* _Task requirements_:
A - Answer these about the stamp duty guide:
(i) On what date was it last updated?
(ii) What does ABSD stand for?
(iii) On which two figures can the amount of BSD be based?
B - List every topic the stamp duty guide says the reader will learn.
C - In the stamp duty guide, update everything from "BSD is payable" down to "of the two." by swapping "valuation reports" for "appraisal reports", and write out the result.

The Essential Guide to Buyer’s Stamp Duties in Singapore

Last updated on October 1, 2018

Featured image for the "The Essential Guide to Buyer’s Stamp Duties in Singapore" article. It is a photo of HDB flats in Singapore.

Buying a residential property is a major investment and there are many factors to consider during the purchase of a property.

One factor is the Buyer’s Stamp Duty (BSD) and the Additional Buyer’s Stamp Duty (ABSD), which are taxes levied on purchases of property in Singapore.

In this essential guide to buyer’s stamp duties in Singapore, you will learn:

  • What is BSD and ABSD
  • How to calculate BSD and ABSD
  • How to pay BSD and ABSD
  • Deadline for paying BSD and ABSD

Buyer’s Stamp Duty

BSD is payable on all property you buy in Singapore. The amount of BSD to be paid is based on:

  • The purchase price of the property, as stated in the signed sale and purchase agreement; or
  • The market value of the property, as obtained from valuation reports of the property;

whichever is the higher of the two.

* _Supplied data_:
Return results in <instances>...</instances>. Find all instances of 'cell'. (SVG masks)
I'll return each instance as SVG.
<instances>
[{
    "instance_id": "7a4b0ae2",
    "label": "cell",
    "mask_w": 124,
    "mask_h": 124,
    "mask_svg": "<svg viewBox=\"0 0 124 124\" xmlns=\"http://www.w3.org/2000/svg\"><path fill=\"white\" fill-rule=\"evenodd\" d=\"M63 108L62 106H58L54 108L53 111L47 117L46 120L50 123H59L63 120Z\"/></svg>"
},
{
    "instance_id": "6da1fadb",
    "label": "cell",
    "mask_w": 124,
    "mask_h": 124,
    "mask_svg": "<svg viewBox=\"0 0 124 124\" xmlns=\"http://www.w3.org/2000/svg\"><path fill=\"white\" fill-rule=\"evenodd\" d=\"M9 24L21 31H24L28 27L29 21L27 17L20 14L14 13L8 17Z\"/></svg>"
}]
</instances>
* * *
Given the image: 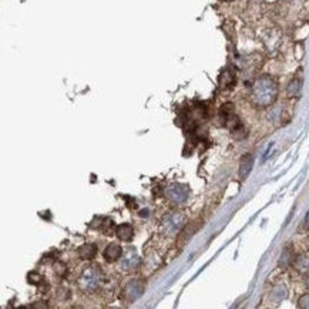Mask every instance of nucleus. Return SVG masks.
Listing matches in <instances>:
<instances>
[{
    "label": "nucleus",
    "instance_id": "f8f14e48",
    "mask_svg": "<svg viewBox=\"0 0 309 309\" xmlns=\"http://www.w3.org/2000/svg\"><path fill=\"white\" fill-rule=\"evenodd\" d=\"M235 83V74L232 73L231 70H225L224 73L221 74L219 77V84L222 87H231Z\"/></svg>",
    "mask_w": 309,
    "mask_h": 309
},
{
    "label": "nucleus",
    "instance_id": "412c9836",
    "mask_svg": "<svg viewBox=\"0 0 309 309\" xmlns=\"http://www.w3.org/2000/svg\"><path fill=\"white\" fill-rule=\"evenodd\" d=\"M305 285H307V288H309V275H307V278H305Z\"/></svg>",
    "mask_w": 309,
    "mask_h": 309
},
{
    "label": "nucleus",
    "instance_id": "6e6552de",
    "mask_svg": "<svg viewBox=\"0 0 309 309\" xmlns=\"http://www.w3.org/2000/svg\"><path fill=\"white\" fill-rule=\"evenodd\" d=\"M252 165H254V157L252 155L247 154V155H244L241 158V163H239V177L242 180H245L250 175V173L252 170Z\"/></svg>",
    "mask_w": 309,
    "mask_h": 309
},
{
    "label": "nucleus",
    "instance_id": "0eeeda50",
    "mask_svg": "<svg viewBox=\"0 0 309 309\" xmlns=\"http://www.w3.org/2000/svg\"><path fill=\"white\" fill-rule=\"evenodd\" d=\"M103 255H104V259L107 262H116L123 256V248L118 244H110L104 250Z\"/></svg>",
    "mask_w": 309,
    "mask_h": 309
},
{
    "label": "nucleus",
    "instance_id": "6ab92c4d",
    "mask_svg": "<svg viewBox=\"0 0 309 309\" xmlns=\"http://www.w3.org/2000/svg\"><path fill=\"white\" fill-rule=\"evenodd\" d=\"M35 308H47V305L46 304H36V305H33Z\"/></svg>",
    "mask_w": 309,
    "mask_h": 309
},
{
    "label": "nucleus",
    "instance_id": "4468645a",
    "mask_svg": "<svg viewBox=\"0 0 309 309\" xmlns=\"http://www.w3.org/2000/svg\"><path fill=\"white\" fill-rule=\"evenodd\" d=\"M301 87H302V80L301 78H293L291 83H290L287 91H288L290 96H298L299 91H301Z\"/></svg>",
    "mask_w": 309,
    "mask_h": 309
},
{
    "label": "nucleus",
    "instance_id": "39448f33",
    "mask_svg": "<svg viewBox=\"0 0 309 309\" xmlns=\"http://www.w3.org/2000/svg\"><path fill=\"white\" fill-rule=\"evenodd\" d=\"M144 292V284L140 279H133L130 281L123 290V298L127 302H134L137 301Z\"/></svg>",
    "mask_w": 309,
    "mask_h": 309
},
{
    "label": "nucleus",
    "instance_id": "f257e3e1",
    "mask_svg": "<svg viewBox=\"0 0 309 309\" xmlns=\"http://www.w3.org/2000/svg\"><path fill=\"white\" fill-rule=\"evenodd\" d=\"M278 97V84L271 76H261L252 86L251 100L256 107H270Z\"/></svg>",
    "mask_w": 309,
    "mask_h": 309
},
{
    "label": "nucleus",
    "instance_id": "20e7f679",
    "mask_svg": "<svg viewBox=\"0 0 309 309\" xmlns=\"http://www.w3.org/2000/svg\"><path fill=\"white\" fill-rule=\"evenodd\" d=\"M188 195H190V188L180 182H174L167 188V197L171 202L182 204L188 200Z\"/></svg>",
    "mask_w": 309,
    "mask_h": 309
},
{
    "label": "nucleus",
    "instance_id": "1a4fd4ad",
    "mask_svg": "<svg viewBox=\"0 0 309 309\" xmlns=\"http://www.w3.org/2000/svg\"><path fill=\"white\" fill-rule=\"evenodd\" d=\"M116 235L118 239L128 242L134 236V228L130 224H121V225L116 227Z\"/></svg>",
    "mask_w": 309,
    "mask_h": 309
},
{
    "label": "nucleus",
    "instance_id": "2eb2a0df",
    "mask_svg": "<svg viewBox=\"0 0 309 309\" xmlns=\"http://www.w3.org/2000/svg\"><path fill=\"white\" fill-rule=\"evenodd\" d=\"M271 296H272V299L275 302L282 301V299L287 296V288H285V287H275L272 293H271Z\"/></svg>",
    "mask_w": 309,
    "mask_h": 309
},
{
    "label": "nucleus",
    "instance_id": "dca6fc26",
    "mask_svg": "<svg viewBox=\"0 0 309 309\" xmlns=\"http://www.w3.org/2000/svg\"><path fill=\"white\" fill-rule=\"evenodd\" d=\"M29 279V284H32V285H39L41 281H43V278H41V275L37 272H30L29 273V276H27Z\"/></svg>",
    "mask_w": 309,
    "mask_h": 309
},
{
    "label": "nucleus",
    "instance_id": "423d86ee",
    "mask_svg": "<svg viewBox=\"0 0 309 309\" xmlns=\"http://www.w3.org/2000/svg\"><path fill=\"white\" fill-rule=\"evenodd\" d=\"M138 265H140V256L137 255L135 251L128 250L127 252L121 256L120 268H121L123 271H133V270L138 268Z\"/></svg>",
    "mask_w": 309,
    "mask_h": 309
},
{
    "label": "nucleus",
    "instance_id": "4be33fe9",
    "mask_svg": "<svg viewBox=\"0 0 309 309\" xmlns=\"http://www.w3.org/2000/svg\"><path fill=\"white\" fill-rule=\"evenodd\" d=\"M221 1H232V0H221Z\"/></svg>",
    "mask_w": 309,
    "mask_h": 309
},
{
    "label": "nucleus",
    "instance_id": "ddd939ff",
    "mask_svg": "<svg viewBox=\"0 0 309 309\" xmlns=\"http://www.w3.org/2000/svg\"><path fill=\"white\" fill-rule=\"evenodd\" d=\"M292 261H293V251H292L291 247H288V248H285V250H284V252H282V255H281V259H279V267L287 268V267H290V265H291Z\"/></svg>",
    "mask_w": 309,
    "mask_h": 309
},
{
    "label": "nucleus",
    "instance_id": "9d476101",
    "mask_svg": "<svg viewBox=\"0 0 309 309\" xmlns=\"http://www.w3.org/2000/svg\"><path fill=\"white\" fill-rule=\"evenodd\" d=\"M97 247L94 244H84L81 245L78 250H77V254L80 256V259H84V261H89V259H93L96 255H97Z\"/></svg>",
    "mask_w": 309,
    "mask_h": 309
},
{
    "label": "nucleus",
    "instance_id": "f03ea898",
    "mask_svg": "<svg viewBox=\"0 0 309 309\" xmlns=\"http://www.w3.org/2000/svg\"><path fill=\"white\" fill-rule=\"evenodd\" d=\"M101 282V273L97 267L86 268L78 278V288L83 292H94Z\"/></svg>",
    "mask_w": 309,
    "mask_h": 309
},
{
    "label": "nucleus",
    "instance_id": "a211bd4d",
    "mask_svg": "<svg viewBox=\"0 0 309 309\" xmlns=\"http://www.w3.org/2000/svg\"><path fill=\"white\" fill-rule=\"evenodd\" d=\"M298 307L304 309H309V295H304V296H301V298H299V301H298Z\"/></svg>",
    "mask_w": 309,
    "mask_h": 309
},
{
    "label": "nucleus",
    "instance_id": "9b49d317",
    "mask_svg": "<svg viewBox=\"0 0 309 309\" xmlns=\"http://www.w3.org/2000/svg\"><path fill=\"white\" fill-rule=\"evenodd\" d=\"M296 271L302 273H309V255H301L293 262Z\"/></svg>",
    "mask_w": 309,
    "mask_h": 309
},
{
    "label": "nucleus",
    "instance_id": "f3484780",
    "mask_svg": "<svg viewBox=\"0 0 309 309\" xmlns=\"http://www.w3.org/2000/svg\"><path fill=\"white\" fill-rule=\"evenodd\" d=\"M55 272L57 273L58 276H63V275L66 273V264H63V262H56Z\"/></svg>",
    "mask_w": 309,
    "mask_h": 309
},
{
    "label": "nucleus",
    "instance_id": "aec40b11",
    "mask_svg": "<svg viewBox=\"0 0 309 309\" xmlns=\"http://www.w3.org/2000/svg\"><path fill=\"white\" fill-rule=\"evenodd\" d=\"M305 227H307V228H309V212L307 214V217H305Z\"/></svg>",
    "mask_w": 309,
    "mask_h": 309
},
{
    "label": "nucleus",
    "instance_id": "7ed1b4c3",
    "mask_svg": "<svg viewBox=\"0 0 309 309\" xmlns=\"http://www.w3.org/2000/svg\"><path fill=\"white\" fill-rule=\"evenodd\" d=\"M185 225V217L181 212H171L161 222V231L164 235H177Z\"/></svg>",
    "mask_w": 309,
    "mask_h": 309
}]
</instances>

* _Solutions per task_:
A -
(i) October 1, 2018
(ii) Additional Buyer's Stamp Duty
(iii) The purchase price of the property or its market value, whichever is higher

B -
- What is BSD and ABSD
- How to calculate BSD and ABSD
- How to pay BSD and ABSD
- Deadline for paying BSD and ABSD

C -
BSD is payable on all property you buy in Singapore. The amount of BSD to be paid is based on:

  • The purchase price of the property, as stated in the signed sale and purchase agreement; or
  • The market value of the property, as obtained from appraisal reports of the property;

whichever is the higher of the two.